== DOCUMENTFRAGMENT ==
——
Amerikaanse proporties Almere

Net op het moment dat je denkt de ziel van de stad te vatten, popt er een ander beeld op. De inkadering breekt weer open, voordat de lijm is gehard. Als je één ding van Almere kunt zeggen is, dat iedere framing die ontstaat bij een bezoek, weer als een zeepbel uit elkaar spat. De stad is te jong, te dynamisch, te levenslustig en tegelijk te ongedurig om zich fotografisch te laten vastleggen. Als bezoeker word je daarbij dus heen en weer geslingerd tussen verliefdheid op de vitaliteit en twijfel door de overvloed aan spontaneïteit.

‘Het duurt nog minstens een eeuw’, zei één van de voorzitters van een wijkkerkenraad, toen ik de stad op 5 juni 2019 bezocht, ‘voordat je de stad in categorieën kunt begrijpen die je formuleert vanuit een andere plaats’. Het karakter van mijn bezoek hield het midden tussen een vierjaarlijks bezoek zoals dat in andere plaatsen vorm krijgt, een werkbezoek zoals je dat van politici kent en een oriëntatiecursus van een leerling bij een bedrijf. De organisatie had voor een inkijkje gezorgd in enkele dwarsdoorsneden van de samenleving. We deden het diaconaal dienstencentrum aan bij De Steiger; de ideële wijk Oosterwold en we evalueerden de ontwikkelingen in de diverse wijken ’s avonds in kerkcentrum Goede Rede in Almere-Haven.

Het karakter van Almere komt heel aardig naar voren in de wijk Oosterwold. Het is een stukje van de stad, waarin vrijstaande huizen en natuur, zonder al te veel regelgeving zich naast elkaar ontwikkelen. Gerben Hofman, een aankomend scriba in Almere Buiten, benoemde de identiteit van de wijk tijdens mijn bezoek. Je mag in Oosterwold wonen, mits je een substantieel deel van je erf gebruikt voor stadslandbouw, zei hij. Maar wat stadslandbouw is, omschrijven de ambtenaren niet. Je mag het als bewoner zelf invullen. Gerben heeft een uit de kluiten gebouwde bungalow met veel glas voor het eigen gezin laten bouwen. En daarnaast op het groen is het landbouwconcept omgezet in een royaal kippenhok met enkele kippen van diverse rassen, die dit met elkaar gemeen hebben, dat ze eieren liggen. Even verderop heeft hij een hok en een afrastering waar enkele stadsschapen lopen. ‘Ze zijn net geschoren. We hebben de wol weggegeven’, legde hij uit. Tussen kip en schaap ligt een groentetuin die meer de proporties heeft van een tuin in het Gooi dan van een stadstuintje in de Haagse binnenstad. Er staan allerlei gewassen op die te zijner tijd hun finale zullen vinden in soep en groentedressing.
——
== AANGELEVERDE GEGEVENS ==

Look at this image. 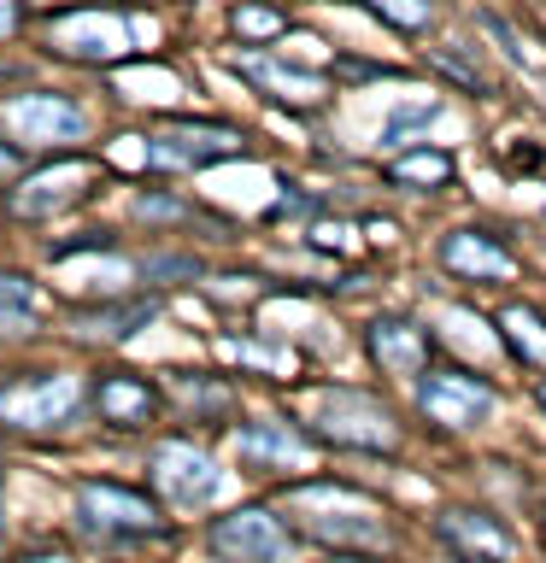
——
== TE VOLGEN INSTRUCTIES ==
Kloppen deze beweringen met de tekst over Almere? Geef per bewering ja of nee en citeer letterlijk de woorden uit de tekst die de doorslag geven.
1. Het bezoek aan de stad vond plaats op 5 juni 2019.
2. De ambtenaren omschrijven precies wat onder stadslandbouw valt.
3. De wol van de stadsschapen is verkocht.

== OPLOSSING HIERONDER ==
1. Ja: "toen ik de stad op 5 juni 2019 bezocht"
2. Nee: "Maar wat stadslandbouw is, omschrijven de ambtenaren niet."
3. Nee: "We hebben de wol weggegeven"